Anyway, I don't know when the Sunday was taken over by Wiseman. My guess is that the early years were done by Ketcham himself. Here's a Sunday sample from Jan 20 1952, which looks like Ketcham's own work. In fact, it looks like a sequence of panel gags rather than a Sunday story. I hope Fantagraphics will either do a ,line of sunday reprints (hoping there are enough Wiseman fans to sell them) or at least a book showcasing Ketcham's own early years.

I just received an e-mail from dutch cartoonist Gerben Valkema, who alerted me to the fact that there is a blog dedicated to Al Wiseman. I have added the link to my links on the right hand side. And as long as we are talking about artists who can mimic an other's styles... Gerben does a mean Walt Kelly impression, which I hope to coax out of him for this blog one of these days. Gerben is still quite young, but has already made his mark as one of the artists who worked on the dutch weekly gag strip Jan, Jans en de kinderen, when it's original creator Jan Kruis stop drawing the series himself. A new style was created (using some of Bus Blake's surface characteristics, which probably is what lured Gerben here. This new style was developed by another dutch artist and maybe the best stylistic chameleon around, Daan Jippes (who coincidentally now shares a studio with Gerben). Daan is internationally know as the only artist who is capable if recreating Carl Bark's style in such a way that it lives and breathes. The latest Carl Barks project he has been working on is drawing all stories that Carl Barks scripted at the end of his career for other artists again, but this time in Barks own style, using his own lay-outs. Daan's work is available in English in a new paperback from Gladstone (which was advertised in the Previews catalogue only recently). It is called Donald Duck Family - The Daan Jippes Collection and will come out on June 11, 2008.

Anyway, I am digressing from my digression, I think. Gerben is now drawing his own daily newspaper strip, called Elsje, about the decidedly adult thoughts of a young girl. I had already made a link to her site last week.

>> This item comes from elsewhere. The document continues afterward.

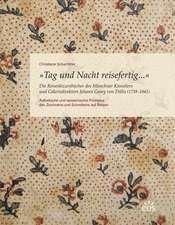Tag und Nacht reisefertig... - Die Reiseskizzenbücher des Münchner Künstlers und Galeriedirektors Johann Georg von Dillis (1759-1841)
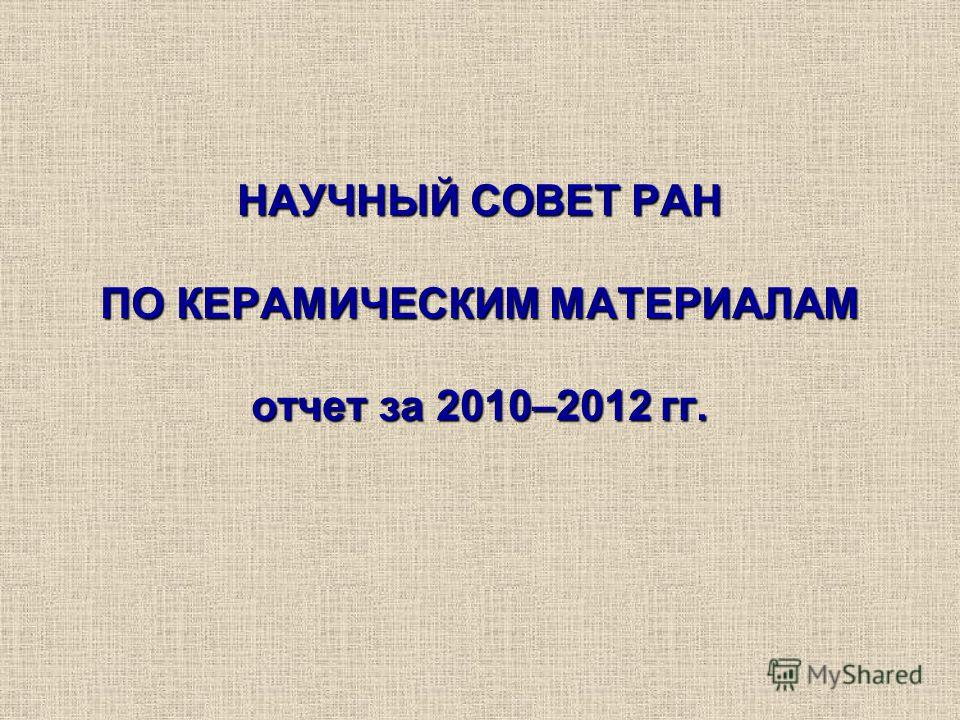 НАУЧНЫЙ СОВЕТ РАН ПО КЕРАМИЧЕСКИМ МАТЕРИАЛАМ отчет за 2010–2012 гг.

The Al Wiseman blog has some good cartoons, but I am sad to note that it hasn't been renewed for a year now. I think I have a couple of Wiseman cartoons myself and will come back to those at some later point. At least it gave me the information that Wiseman worked on Dennis the menace from 1953, confirming my idea that Ketcham was still drawing it himself in 1952.


Steven Rowe said...

I've talked with Marcus Hamilton many times over the years- there is no reason to not believe him about his experience working with Ketcham. On the other hand, he took over the daily panel - I have no idea what the sunday folks did. I am led to understand that when he moved to Europe circa the late 1950s, he had nothing to do with the Sunday (Which was produced by Toole and Wiseman).
the sunday and the comic books were produced by the Ketcham studios in california. Wiseman himself used various assistants, one of which used to cause me confusion when he was doing funny animals for Dell in the late 1950s - Lynn Karp - because with certain inkers, he looked just like Wiseman.

Ger Apeldoorn said...

Great information, Steve. It was the interview with Hamilton in Hogan's Alley that made me suggest that Ketcham would have controlled everything.